Проверьте, согласуются ли с исходным фрагментом три утверждения ниже. На каждое ответьте «да» или «нет» и дословно процитируйте слова фрагмента, которые это решают.
1. Общественным мнением в стране, по словам автора письма, называют мнение не более чем пятисот человек.
2. Автор письма считает, что Индия уже готова для свободных учреждений.
3. По словам автора письма, печать принимает в соображение потребности и желания 50 миллионов.

▸ **ИСХОДНЫЙ ФРАГМЕНТ**
__________

Сам он относился к этой кампании со спокойствием человека, знающего цену своим противникам.
«Со всех сторон, – писал он, – мы только и слышим, что об общественном мнении, о любви к свободе и законном влиянии печати. Но не забывайте, что под общественным мнением в этой стране подразумевается мнение не более чем пятисот человек, которые по своим интересам, образу мыслей и наклонностям не имеют ничего общего с 50 миллионами туземцев; что любовью к свободе здесь величают сильнейшее негодование против всяких мер, которые препятствуют пятистам лицам поступать по собственному произволу с 50 миллионами; что печать существует только для этих пятисот, а потребности и желания 50 миллионов отнюдь не принимаются ею в соображение. Всем известно, что Индия еще не создана для свободных учреждений, но, по крайней мере, мы должны обеспечить для нее систему доброжелательного и беспристрастного деспотизма. Она очутилась бы поистине в бедственном состоянии, если бы увенчалось успехом все, чего добиваются противники принятой мной меры, потому что главная их цель состоит в том, чтобы они были признаны привилегированным классом свободных людей среди громадной массы рабов. Меня называют врагом свободы только потому, что я не хочу допустить безграничного господства немногочисленной аристократии над всем здешним природным населением».

__________

▸ **ИЗВЛЕЧЕННЫЕ ДАННЫЕ**
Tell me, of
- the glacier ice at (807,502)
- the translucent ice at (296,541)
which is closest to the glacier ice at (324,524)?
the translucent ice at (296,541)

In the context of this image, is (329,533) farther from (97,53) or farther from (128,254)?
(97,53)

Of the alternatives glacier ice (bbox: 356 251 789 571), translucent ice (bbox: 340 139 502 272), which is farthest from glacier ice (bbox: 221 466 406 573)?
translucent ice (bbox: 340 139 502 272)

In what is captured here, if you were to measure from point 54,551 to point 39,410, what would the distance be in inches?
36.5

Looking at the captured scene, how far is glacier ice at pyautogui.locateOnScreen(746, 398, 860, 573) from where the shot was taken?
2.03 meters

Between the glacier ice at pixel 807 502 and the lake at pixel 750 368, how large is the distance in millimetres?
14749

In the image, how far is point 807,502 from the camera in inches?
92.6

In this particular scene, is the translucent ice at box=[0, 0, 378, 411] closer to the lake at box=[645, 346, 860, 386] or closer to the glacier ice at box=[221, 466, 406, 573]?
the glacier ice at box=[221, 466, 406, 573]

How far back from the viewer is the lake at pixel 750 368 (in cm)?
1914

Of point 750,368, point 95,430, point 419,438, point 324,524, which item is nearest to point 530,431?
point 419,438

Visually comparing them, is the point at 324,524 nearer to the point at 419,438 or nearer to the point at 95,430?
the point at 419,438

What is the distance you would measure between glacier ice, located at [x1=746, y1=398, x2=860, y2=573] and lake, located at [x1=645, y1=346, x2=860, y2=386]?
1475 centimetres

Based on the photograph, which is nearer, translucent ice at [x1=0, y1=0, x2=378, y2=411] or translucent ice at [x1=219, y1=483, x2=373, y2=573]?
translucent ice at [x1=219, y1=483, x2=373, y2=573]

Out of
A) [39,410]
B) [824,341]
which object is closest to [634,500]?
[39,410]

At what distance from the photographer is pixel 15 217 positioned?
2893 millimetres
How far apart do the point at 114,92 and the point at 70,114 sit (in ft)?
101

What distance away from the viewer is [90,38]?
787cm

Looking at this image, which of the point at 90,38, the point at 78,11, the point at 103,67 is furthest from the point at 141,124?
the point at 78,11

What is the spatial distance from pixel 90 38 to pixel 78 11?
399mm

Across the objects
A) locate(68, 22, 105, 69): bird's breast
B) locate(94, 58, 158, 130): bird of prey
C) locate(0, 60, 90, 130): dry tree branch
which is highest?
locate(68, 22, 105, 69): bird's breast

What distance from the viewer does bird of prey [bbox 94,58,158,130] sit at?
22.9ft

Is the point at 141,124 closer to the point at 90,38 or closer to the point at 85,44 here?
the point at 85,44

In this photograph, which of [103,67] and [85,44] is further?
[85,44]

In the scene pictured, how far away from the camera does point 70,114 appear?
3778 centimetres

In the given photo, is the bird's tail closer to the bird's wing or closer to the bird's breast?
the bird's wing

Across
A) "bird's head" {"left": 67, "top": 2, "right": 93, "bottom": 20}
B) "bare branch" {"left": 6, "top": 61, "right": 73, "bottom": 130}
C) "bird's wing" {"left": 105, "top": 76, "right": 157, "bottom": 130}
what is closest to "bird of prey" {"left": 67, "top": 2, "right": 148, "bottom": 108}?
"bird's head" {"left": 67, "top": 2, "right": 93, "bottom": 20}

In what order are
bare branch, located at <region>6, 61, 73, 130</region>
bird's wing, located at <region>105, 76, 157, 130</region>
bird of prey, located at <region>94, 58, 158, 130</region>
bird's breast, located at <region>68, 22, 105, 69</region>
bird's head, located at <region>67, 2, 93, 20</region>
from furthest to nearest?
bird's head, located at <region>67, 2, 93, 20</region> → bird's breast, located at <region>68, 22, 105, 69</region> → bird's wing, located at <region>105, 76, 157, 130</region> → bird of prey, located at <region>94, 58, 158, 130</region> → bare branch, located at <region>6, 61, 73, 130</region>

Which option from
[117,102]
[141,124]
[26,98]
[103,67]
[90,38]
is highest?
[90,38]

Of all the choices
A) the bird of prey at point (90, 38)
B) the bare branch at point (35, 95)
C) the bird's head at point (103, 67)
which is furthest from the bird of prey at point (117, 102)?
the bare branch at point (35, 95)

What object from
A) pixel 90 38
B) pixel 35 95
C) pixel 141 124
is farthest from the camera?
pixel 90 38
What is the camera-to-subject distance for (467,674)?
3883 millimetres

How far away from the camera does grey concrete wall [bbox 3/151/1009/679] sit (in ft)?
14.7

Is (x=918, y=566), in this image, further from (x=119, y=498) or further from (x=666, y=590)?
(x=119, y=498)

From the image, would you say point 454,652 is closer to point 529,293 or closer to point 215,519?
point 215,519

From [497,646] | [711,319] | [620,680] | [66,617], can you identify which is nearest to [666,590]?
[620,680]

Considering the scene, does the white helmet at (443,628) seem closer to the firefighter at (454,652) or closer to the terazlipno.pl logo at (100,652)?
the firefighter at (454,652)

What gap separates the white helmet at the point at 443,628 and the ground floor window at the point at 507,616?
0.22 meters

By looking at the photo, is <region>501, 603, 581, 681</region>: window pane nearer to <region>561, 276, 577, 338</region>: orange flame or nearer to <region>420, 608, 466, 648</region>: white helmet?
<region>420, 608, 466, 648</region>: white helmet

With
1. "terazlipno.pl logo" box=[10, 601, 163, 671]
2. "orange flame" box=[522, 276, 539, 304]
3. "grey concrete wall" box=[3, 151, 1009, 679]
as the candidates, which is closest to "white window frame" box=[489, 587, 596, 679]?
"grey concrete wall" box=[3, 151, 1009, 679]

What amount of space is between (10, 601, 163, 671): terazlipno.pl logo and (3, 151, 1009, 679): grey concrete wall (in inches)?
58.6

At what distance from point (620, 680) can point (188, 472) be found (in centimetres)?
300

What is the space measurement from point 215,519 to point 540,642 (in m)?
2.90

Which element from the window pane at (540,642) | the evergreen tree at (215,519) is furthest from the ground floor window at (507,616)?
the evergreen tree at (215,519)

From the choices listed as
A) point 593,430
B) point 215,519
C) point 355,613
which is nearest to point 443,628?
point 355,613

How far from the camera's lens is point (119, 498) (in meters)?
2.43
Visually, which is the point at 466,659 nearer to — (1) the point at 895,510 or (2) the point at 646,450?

__________

▸ **ОТВЕТ**
1. Да: «под общественным мнением в этой стране подразумевается мнение не более чем пятисот человек».
2. Нет: «Всем известно, что Индия еще не создана для свободных учреждений».
3. Нет: «потребности и желания 50 миллионов отнюдь не принимаются ею в соображение».